Mining charters defy constitution, court hears
Lawyer in bid to have ‘ambiguous’ and ‘irrational’ documents set aside to avoid client confusion
The ambiguous wording of the mining charters, which the Department of Mineral Resources enforces with vigour, affects the entire mining community and the administration of justice by courts of law, says advocate Leon Bekker.
It was in the interests of justice and the economy that certainty was obtained on the legality of the Mining Charters of 2004 and 2010, Bekker told the High Court in Pretoria on Tuesday.
He said this was also important for courts that had to adjudicate disputes arising from the charters.
Bekker was representing mining lawyer Hulme Scholes and the firm Malan Scholes, at which Hulme is a director.
Scholes and his firm first brought an application in August 2015 against the then minister of mineral resources, Ngoako Ramatlhodi, which seeks to have the Mining Charters of 2004 and 2010 set aside on the basis that their vague, contradictory and "irrational provisions" are contrary to what the constitution requires for the principles of the rule of law.
The minister, now Mosebenzi Zwane, is the sole respondent in the case.
The Mineral and Petroleum Resources Development Act (MPRDA) makes provision for a charter to set the framework for effecting the entry of historically disadvantaged South Africans into the mining industry.
Malan Scholes, which focuses on mining and environmental law, did not take issue with the need to effect transformation in terms of the MPRDA, but was concerned only with the way in which this was done, said Bekker.
Scholes had had to qualify legal opinions given to clients because the ambiguous wording of the charters meant he could not determine how clients should best comply with them, Bekker said.
This was particularly perplexing as the department prosecuted mining companies that did not comply with the charter, he said.

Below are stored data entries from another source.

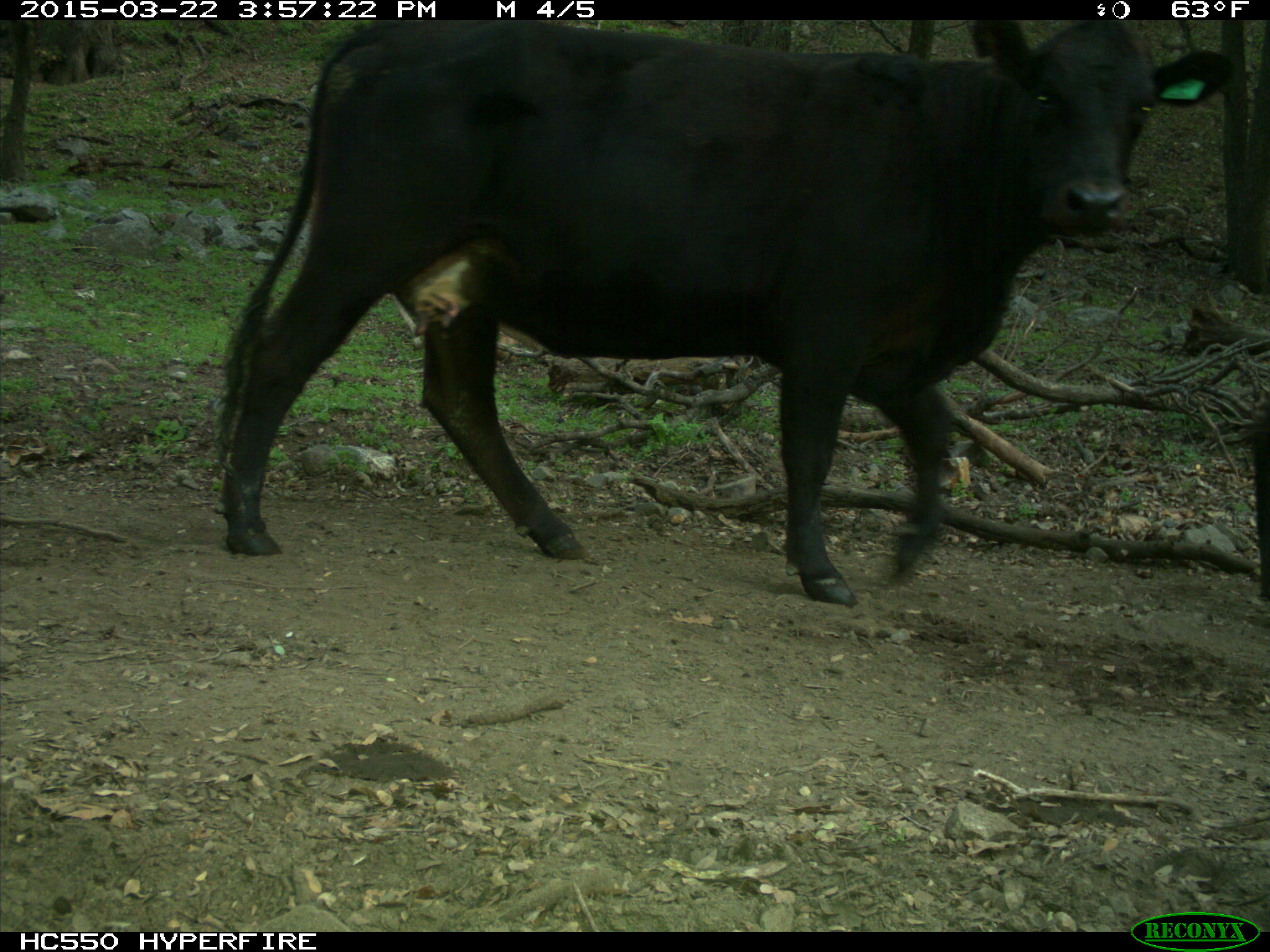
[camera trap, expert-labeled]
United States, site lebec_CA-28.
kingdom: Animalia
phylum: Chordata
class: Mammalia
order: Artiodactyla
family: Bovidae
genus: Bos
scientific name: Bos taurus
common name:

But lawyers for the minister argued that Scholes and his firm did not have legal standing to bring the application in the first place.
The applicants were seeking to obtain certainty on the provisions of the mining charters in order to protect their own commercial interests and not because their constitutional rights were under threat, said advocate Ishmael Semenya, counsel for Zwane.
The charters might threaten or infringe on the holders of rights under the MPRDA, namely mining companies, but the applicants were not holders of these rights under the act, he said.
"It is their clients’ interests that may be affected, not their own that are directly affected," Semenya said.
The applicants had not brought the court a "live dispute" that they were having with the department in relation to the MPRDA and the charters, he said. "The dispute must lie between two parties, otherwise it is hypothetical and academic."
Semenya also submitted that signatories to the charters, including the Chamber of Mines and unions, should have been joined to the application as respondents.
Bekker said the power to create and promulgate the charter vested only with the minister.
On the issue of standing, Bekker said that earlier Constitutional Court rulings had given an expanded approach to legal standing, permitting applications where the applicant had only an interest in the right of a third party that was being infringed.
In other words, Scholes did not have to show it was his own right being infringed, as he had an interest in the matter insofar as he was giving legal advice to clients on how to interpret the charter, Bekker said.
He was also a director at several mining companies, he said.
Judge Phillip Mokoena reserved judgment on Tuesday in order to deal with the issues of legal standing and the non-joinder of parties that may be necessary to the action.
He will first have to pronounce on these two issues before the merits of the application are considered.
Speaking at the Mining Indaba on Tuesday, Zwane said a third iteration of the Mining Charter would be published by the end of the first quarter.